• _Text block_

A deconstructed windmill blade sits on a tractor trailer
Brian Munoz
/
St. Louis Public Radio
A deconstructed wind turbine blade sits on a tractor-trailer after it is weighed on Monday at Veolia Environmental Services in Louisiana, Missouri. The company has expanded the plant's services in order to recycle the blades from across the United States.

In the small community of Louisiana, Missouri, it’s not uncommon to see what looks like massive white wings traveling down the road, strapped to flatbed tractor-trailers.

Once a bustling commercial port, the historic Mississippi River town 90 miles north of St. Louis has become a hub for an unusual commodity: used wind turbine blades. Shipments from nearly every corner of the U.S. arrive daily at the Veolia North America recycling plant, the last stop for turbine blades at the end of their lifespan.

As she stood in the plant’s gravel parking lot on Monday, Rose Collard pointed to two sections of a 150-foot turbine blade from Massena, Iowa, weighing a combined 20,000 pounds. “This is one of the biggest blades that we get,” said Collard, an environmental health and safety specialist at the recycling facility.

The U.S. wind energy industry has grown at a record pace in recent years, with dozens of new projects popping up across the country. Missouri, Illinois and Iowa accounted for a substantial share of that growth in 2020, ranking among the states with the highest new wind power capacity. But this thriving industry is now facing a challenge: what to do with old wind turbine blades when it’s time to replace them.

Though most turbine blades are designed to last at least 20 years, some are discarded much sooner, wind technology engineer Derek Berry said.

“Some are catastrophically damaged by things like a lightning strike,” said Berry, who is based at the National Renewable Energy Laboratory in Colorado. “Or you might have a large wind farm that was built 10 or 15 years ago and a company wants to take down the older, shorter blades and put up longer blades that produce more energy.”

• _Exercise directions_
Transcribe the article on recycling wind turbine blades, starting at the words "As she stood" and stopping after "the recycling facility.". The entries after this article are separate material with no connection to it.

• _Items_
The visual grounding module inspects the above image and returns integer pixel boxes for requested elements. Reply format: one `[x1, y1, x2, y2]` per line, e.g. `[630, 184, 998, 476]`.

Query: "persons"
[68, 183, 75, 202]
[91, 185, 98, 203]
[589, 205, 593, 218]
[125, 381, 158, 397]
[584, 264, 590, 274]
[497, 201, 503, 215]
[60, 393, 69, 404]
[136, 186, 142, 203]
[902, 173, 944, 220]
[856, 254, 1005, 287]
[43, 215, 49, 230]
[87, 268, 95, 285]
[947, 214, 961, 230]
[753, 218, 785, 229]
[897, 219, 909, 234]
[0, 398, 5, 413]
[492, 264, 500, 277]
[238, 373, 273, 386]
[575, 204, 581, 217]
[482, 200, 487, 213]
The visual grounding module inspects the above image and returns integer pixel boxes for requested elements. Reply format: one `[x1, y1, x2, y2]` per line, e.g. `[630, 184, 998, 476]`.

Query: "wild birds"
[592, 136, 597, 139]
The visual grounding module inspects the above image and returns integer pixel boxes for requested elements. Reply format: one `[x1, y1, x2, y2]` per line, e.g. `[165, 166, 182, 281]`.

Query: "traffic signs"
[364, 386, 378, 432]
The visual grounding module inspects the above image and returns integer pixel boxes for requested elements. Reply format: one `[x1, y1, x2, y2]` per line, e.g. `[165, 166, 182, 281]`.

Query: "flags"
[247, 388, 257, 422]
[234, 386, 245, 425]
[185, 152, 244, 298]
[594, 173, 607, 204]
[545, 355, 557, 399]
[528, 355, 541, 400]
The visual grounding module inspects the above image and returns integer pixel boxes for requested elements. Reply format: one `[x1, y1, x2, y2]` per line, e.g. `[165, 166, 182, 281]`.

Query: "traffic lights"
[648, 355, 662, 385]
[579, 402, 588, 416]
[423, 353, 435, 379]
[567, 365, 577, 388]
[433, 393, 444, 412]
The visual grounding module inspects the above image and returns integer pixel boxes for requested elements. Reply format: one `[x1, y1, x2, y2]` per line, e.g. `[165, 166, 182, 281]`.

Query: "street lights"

• _Answer to this problem_
As she stood in the plant’s gravel parking lot on Monday, Rose Collard pointed to two sections of a 150-foot turbine blade from Massena, Iowa, weighing a combined 20,000 pounds. “This is one of the biggest blades that we get,” said Collard, an environmental health and safety specialist at the recycling facility.